Народ гадал, строил предположения всякие. Про плен вражеский говорили, про то, что навидался он всякого в концлагере, когда от фашистов его освобождал. А кто-то утверждал, что Сережка в рукопашном бою голыми руками нескольких фрицев задушил… 

Первое время его еще пытались разговорить, понять, что с ним на фронте приключилось.  Даже приглашали на собрания разные, в поселке ведь все знали, что Сережка - герой, что два ордена Славы у него. Но он только отмахивался, кивал на культю свою – дескать, тяжело на одной ноге ковылять-то. Так и отстали…  Но с той поры к его имени стали прибавлять слово «дед» - дед Сережка. Может быть, из-за белой его головы, а, может, потому, что сторонился всех, отшельником жил…

Не понимала его даже родная жена. Детишек хоть им бог не дал, но хозяйство все ж было и у них какое-никакое, и дел хватало. А тут вроде и мужик в доме, а  толку чуть.
Нюра по первости и ругала его, и хлам его железный из горницы вон выбрасывала, и нехитрый его инструмент в сарай запрятывала. Да все без толку!  Сережка зыркнет на нее своими ясными, как у младенца, голубыми глазами недоуменно - мол, чего это ты? - соберет опять все в кучу, и все дела! Потихоньку и Нюра успокоилась, махнула на мужа рукой. Сережка - он и есть Сережка! Иначе его и не называли…

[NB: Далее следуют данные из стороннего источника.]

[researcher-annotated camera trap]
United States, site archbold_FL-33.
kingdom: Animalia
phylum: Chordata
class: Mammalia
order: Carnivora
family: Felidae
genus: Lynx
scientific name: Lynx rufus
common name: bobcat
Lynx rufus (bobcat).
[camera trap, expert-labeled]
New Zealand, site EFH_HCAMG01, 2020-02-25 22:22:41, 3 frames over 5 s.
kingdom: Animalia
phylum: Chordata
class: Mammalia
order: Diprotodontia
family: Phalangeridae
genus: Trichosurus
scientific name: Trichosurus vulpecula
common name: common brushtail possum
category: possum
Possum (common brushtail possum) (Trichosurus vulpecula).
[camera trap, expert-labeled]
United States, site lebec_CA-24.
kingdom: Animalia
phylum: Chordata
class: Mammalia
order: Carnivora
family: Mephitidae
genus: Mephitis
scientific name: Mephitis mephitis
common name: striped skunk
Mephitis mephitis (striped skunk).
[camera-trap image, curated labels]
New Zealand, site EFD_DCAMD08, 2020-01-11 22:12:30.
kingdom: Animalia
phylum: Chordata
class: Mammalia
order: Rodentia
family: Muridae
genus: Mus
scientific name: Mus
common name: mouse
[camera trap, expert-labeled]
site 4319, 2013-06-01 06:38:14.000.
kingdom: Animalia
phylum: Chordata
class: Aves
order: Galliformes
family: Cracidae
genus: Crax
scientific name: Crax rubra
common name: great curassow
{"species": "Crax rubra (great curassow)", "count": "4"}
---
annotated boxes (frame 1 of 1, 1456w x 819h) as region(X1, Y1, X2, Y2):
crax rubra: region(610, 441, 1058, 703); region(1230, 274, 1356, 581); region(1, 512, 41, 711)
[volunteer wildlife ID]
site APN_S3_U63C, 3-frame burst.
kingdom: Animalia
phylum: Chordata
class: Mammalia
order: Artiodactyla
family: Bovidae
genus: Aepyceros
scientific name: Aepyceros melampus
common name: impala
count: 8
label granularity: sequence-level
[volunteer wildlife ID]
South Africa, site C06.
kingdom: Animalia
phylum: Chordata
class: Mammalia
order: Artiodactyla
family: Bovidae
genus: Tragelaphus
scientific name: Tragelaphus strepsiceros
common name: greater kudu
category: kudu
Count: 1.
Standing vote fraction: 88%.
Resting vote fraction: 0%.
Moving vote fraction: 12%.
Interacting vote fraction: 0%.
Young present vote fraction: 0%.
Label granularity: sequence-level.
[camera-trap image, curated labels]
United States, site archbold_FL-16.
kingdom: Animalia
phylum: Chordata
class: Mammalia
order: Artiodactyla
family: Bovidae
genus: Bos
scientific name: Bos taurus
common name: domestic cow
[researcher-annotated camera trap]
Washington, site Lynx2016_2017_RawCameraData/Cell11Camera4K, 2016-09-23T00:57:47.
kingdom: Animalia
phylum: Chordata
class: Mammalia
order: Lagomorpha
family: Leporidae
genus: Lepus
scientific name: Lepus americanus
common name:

Прошло время. Люди стали жить богаче. Постепенно работы у Сережки становилось все меньше, а времени свободного все больше. Все чаще стали видеть соседи деда Сережку сидящим на крыльце и смолящим свой самосад беспрестанно. Подходили, здоровались, спрашивали, как дела. Но Сережка только вздыхал да покашливал смущенно. А иногда, - может, дым от цигарки в глаза попадал, или это от ветра случалось? - текли по его щекам редкие слезы...

Умер он тихо, незаметно. Народу на поминках было немного - ближайшие соседи, да кое-кто из начальства зашел ненадолго. Речей почти не говорили, выпили молча, глядя на его многочисленные ордена и медали, которые Нюра на столе разложила. А  над пустым углом за печкой, где когда-то любил сиживать дед Сережка, висела теперь его карточка. На ней Сережка был молодым да улыбчивым. А внизу у стенки стоял новенький протез, что в свое время ему поселковое начальство справило. Который так и не пригодился…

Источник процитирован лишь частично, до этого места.